What needs to be done —
Repeat exactly the lines from the one containing "Of the options given as" through the last line of the records below, both included, and nothing else.

Listed records —
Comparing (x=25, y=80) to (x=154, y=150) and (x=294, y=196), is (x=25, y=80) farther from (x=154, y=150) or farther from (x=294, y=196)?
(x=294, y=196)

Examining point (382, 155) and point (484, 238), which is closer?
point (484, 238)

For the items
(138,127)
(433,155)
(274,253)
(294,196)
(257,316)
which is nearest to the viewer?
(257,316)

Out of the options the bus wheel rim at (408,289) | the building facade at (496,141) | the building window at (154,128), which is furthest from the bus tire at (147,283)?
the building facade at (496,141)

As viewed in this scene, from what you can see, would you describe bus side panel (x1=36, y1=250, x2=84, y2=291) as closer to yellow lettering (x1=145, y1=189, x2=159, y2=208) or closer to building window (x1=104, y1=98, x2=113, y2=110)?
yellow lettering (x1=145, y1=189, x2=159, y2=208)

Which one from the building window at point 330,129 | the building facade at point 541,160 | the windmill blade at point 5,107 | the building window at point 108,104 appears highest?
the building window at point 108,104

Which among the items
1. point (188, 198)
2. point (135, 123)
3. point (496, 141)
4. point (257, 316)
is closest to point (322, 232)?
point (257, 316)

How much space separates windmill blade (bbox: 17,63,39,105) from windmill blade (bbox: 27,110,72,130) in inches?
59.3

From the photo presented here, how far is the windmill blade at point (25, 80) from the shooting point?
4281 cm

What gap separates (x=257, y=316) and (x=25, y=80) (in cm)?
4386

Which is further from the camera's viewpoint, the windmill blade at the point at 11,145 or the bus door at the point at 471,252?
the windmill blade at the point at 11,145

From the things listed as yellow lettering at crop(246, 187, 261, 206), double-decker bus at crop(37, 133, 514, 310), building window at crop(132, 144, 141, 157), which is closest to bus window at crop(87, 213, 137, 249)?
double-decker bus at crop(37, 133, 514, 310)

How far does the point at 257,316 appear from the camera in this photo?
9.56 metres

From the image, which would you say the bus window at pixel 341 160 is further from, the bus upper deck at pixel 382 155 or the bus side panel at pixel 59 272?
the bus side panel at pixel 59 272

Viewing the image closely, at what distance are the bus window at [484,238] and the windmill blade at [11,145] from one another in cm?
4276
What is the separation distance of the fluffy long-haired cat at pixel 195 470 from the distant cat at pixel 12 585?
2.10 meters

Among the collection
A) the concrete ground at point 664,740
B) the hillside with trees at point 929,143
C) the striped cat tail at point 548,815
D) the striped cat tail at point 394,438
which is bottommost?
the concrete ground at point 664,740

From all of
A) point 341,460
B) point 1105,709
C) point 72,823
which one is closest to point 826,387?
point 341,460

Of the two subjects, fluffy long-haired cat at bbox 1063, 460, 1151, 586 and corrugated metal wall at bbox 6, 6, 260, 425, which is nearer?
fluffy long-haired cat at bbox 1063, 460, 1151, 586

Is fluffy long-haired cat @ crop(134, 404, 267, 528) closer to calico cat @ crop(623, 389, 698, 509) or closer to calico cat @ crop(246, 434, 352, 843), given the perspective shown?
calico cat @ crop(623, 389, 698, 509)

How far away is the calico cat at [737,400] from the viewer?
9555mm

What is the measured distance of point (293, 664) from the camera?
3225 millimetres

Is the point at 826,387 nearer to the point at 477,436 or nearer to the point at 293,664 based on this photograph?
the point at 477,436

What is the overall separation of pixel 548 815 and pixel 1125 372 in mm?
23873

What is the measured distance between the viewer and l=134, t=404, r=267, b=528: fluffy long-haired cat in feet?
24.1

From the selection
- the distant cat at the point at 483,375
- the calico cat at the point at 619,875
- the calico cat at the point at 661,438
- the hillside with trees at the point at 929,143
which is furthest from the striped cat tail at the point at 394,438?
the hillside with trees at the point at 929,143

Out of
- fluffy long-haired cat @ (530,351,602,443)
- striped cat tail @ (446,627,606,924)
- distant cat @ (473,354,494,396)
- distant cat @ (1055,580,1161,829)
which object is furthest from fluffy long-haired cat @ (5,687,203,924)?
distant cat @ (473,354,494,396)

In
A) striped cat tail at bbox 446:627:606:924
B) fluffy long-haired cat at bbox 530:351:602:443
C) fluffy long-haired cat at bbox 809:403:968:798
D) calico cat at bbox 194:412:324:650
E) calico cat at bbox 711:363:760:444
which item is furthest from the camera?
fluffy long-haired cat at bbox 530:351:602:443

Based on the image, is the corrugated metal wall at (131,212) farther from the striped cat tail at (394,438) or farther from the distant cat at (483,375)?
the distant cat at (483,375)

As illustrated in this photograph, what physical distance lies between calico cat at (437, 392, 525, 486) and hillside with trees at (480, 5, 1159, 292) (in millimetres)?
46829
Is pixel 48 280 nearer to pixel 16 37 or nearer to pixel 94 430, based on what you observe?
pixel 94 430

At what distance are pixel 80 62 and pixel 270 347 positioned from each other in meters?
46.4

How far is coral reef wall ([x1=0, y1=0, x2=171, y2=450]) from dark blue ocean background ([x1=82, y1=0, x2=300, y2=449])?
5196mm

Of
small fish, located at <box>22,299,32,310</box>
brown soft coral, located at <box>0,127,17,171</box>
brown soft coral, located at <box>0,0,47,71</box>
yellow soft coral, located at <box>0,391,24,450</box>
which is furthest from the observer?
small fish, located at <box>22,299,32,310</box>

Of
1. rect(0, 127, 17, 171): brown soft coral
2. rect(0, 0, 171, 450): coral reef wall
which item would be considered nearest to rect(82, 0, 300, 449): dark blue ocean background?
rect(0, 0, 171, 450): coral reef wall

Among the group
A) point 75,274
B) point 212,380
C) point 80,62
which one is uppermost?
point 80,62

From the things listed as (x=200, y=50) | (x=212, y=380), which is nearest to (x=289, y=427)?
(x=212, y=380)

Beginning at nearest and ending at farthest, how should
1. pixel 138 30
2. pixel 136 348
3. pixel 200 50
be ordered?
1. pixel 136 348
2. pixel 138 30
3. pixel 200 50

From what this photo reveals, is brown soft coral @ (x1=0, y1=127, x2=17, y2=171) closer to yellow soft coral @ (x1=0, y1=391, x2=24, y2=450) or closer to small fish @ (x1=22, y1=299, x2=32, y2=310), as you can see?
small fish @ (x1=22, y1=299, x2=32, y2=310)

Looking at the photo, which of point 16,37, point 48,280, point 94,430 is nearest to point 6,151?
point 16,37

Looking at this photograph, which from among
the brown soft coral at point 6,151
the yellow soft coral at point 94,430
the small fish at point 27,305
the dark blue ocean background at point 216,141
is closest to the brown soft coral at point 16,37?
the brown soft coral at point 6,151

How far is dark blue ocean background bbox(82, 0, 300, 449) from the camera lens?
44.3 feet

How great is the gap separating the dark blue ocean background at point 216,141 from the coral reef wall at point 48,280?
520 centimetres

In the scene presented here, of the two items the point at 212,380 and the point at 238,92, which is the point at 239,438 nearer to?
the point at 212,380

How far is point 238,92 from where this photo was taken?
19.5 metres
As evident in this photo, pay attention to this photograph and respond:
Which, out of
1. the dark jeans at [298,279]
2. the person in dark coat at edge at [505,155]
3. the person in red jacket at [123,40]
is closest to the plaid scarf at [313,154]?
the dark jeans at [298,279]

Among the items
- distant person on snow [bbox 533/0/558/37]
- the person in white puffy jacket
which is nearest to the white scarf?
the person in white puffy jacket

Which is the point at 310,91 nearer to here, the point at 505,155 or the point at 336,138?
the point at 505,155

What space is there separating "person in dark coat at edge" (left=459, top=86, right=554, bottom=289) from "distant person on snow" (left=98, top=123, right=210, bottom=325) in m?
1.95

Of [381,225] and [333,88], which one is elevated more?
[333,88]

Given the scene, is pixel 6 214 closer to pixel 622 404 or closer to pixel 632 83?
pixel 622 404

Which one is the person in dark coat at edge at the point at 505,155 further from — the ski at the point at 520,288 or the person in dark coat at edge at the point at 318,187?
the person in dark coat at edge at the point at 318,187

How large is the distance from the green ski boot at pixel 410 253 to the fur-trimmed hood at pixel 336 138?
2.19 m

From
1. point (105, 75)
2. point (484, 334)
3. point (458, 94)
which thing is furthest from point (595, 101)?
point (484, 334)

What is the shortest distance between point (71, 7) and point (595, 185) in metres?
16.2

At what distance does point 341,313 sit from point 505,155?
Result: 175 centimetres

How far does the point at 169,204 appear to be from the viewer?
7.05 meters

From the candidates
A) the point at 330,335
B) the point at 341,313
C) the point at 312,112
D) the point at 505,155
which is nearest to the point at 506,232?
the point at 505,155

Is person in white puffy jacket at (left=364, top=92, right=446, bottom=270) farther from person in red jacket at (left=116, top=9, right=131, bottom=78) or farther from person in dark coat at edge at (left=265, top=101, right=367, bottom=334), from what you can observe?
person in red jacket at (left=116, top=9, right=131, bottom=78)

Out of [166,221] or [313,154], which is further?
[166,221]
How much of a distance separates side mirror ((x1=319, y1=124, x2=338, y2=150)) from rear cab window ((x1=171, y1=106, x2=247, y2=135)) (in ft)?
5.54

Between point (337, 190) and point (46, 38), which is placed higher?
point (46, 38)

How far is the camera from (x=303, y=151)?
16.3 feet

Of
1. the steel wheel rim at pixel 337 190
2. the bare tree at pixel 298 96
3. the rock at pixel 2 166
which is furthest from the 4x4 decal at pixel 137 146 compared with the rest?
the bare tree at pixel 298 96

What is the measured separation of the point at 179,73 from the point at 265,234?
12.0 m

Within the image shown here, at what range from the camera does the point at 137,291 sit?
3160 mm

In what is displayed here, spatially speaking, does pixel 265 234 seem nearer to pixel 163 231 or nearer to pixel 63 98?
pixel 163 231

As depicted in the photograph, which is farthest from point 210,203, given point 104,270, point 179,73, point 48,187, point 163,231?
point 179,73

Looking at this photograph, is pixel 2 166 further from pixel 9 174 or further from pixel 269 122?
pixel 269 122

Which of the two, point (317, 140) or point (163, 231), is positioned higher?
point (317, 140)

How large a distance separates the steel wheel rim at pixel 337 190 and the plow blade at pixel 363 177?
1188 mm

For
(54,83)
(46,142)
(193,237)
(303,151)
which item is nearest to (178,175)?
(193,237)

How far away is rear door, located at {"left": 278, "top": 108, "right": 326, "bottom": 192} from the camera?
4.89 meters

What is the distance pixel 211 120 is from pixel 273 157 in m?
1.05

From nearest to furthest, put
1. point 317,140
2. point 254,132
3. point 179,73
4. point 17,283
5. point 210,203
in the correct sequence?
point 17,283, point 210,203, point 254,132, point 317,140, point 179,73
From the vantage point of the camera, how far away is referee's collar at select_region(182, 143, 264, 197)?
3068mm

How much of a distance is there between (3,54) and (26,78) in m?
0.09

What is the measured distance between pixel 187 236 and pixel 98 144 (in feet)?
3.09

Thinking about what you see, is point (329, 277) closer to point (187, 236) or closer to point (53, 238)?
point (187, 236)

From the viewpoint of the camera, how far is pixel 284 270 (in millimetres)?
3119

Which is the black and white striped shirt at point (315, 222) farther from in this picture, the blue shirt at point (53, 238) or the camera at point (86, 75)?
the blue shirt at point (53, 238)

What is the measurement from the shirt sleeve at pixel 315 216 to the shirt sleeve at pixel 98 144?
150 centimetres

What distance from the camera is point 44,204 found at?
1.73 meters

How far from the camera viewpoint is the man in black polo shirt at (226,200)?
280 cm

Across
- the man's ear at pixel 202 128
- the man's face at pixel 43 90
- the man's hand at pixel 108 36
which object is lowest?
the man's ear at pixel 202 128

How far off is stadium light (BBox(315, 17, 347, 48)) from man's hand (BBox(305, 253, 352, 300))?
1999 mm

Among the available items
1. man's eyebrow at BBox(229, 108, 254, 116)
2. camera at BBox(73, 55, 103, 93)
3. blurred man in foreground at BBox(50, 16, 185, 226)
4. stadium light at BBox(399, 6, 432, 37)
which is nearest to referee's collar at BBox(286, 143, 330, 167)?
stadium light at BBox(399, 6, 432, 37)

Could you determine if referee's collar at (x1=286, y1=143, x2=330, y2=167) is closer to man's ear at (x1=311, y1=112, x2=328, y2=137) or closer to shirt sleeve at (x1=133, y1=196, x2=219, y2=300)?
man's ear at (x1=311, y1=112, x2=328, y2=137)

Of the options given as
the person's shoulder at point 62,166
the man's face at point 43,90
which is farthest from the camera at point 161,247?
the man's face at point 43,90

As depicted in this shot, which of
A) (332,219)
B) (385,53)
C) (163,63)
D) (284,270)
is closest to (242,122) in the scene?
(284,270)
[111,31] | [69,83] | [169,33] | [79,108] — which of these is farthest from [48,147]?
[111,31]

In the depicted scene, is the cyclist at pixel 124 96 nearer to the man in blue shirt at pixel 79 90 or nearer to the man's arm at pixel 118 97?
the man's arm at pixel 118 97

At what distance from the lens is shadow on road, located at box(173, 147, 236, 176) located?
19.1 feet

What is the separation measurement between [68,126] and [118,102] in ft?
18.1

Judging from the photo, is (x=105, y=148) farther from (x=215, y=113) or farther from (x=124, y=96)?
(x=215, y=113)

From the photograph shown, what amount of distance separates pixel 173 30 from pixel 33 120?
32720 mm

Solution —
Of the options given as
the person's shoulder at point 62,166
the man's face at point 43,90
which is farthest from the camera at point 161,247?
the man's face at point 43,90

As depicted in this shot, which of
A) (332,219)
B) (385,53)
C) (163,63)
D) (284,270)
is closest to (242,122) in the scene?
(284,270)
[111,31] | [69,83] | [169,33] | [79,108] — which of these is farthest from [48,147]?
[111,31]

In the depicted scene, is the cyclist at pixel 124 96 nearer to the man in blue shirt at pixel 79 90 or nearer to the man's arm at pixel 118 97?
the man's arm at pixel 118 97

At what distance from the lens is shadow on road, located at box(173, 147, 236, 176) located?
19.1 feet

What is the separation measurement between [68,126] and [118,102] in ft?
18.1

Judging from the photo, is (x=105, y=148) farther from (x=215, y=113) or farther from (x=124, y=96)?
(x=215, y=113)

From the photograph shown, what amount of distance separates pixel 173 30 from pixel 33 120?
32720 mm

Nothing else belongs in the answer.